Левин уже без ужаса, а с глубокой грустью глядел на покрытые инеем головы... В одной из них он силился узнать голову Большого-Афонасьева, которого видел в Киеве, в проезд царевича... В Киеве... этому уж восемь лет... восемь лет...! И царевича не стало... и ее...

Так сердце и упало... Нет и ее, Оксаны... «Прочь! прочь, невозвратное, мучительное...»

— А Ефросиния? — спрашивает Левин.

— Афрасиньюшка? — У старика выступили на глазах слезы... — Об ней после... Да что мы тут-то стоим? Пора и проститься... А зайдем-ко лучше ко мне в келейку. Там и поговорим.

— А к митрополиту когда же?

— От меня.

— Да он приказал к нему первому придти.

— К нему и пойдешь. Я не здешний, не ихний, я Божий.

Они пошли по направлению к Самсониевскому мосту.

— Вон дворец царев, — говорил старик, показывая на небольшой дом вправо у Невы.

Там тоже начиналось движение.

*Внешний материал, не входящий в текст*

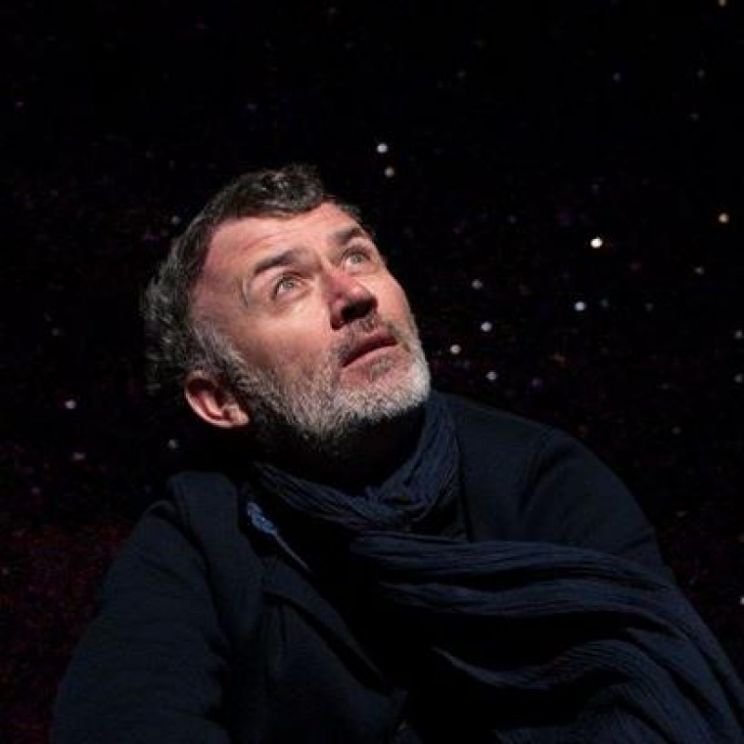 Tommy Tiernan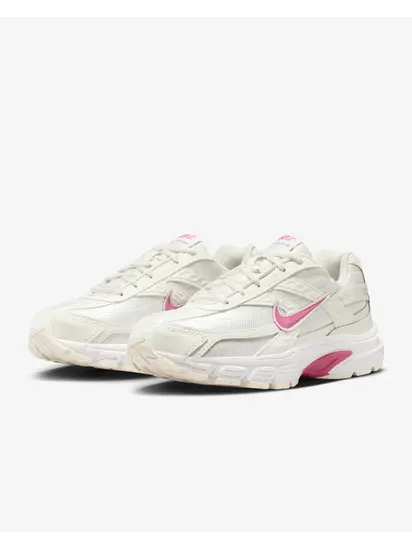 Кросівки Nike Initiator, білий з рожевим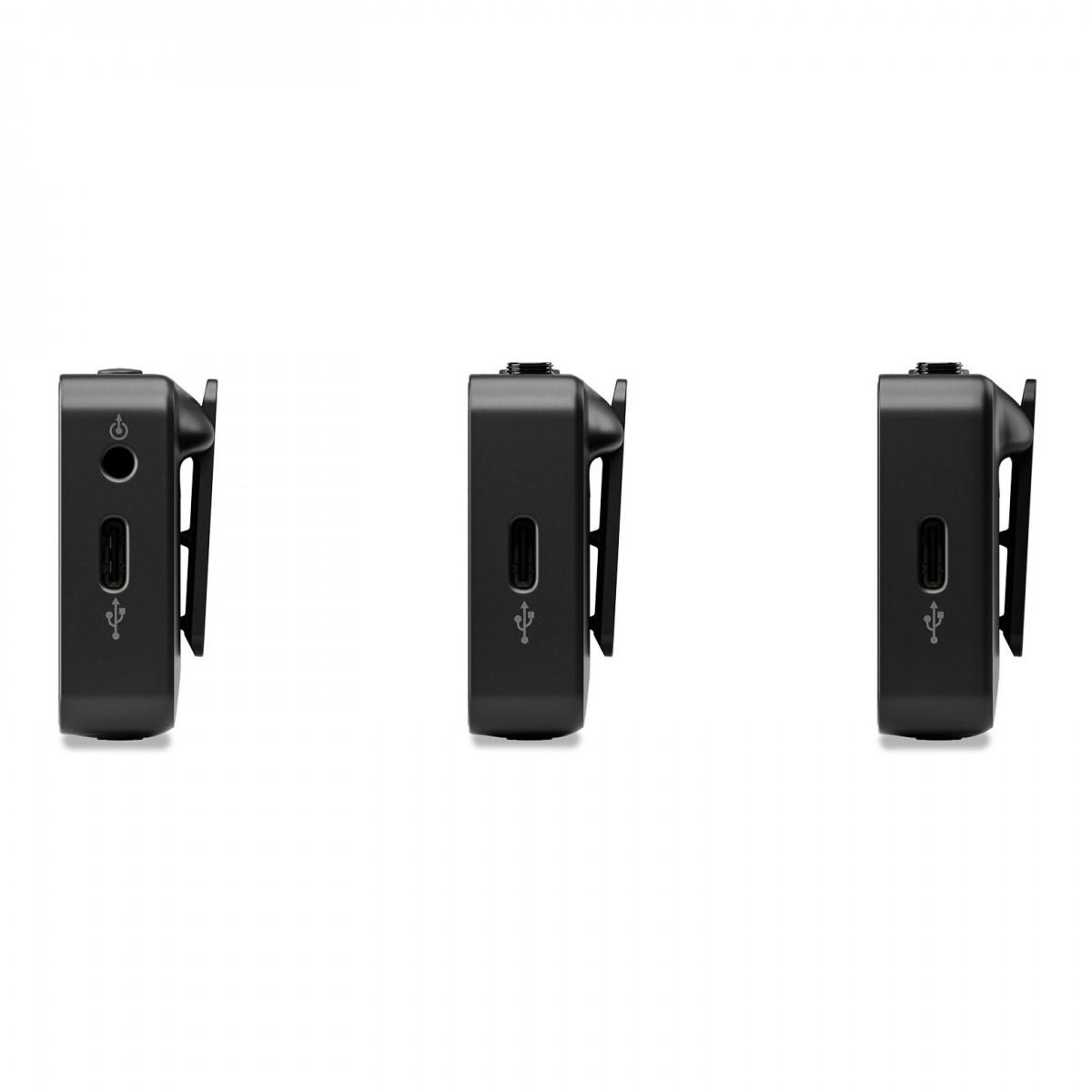 Радиосистема RODE Wireless Go 3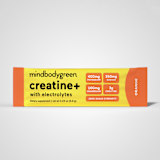 creatine+ with electrolytes (bi-annual) -- 4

Окоченевшие часовые стояли как статуи.

Вдруг они встрепенулись и что-то сделали ружьями.

Из ворот дворца вышел необыкновенного роста человек. За ним вышел другой пониже. Великан протянул руку по направлению к кольям с взоткнутыми на них головами.

И Левин, и старик узнали царя. Он что-то говорил своему спутнику. Лицо его передергивалось и голова нервно откидывалась назад. Страшно было попадаться навстречу такому человеку. За все про все ноздри рвать, кнутом сечь, железом жечь: так по крайней мере думали современники, и обстоятельства в значительной степени подтверждали это мнение.

Когда Левин и старик подходили к мосту, они заметили какого-то оборвыша, без шапки и босиком, который, взявшись что называется «руки в боки, глаза в потолоки», отчаянно выплясывал босыми ногами по снегу. Седые волосы нестройными прядями трепались в воздухе, и нельзя было отличить, седы ли они от старости или от инея.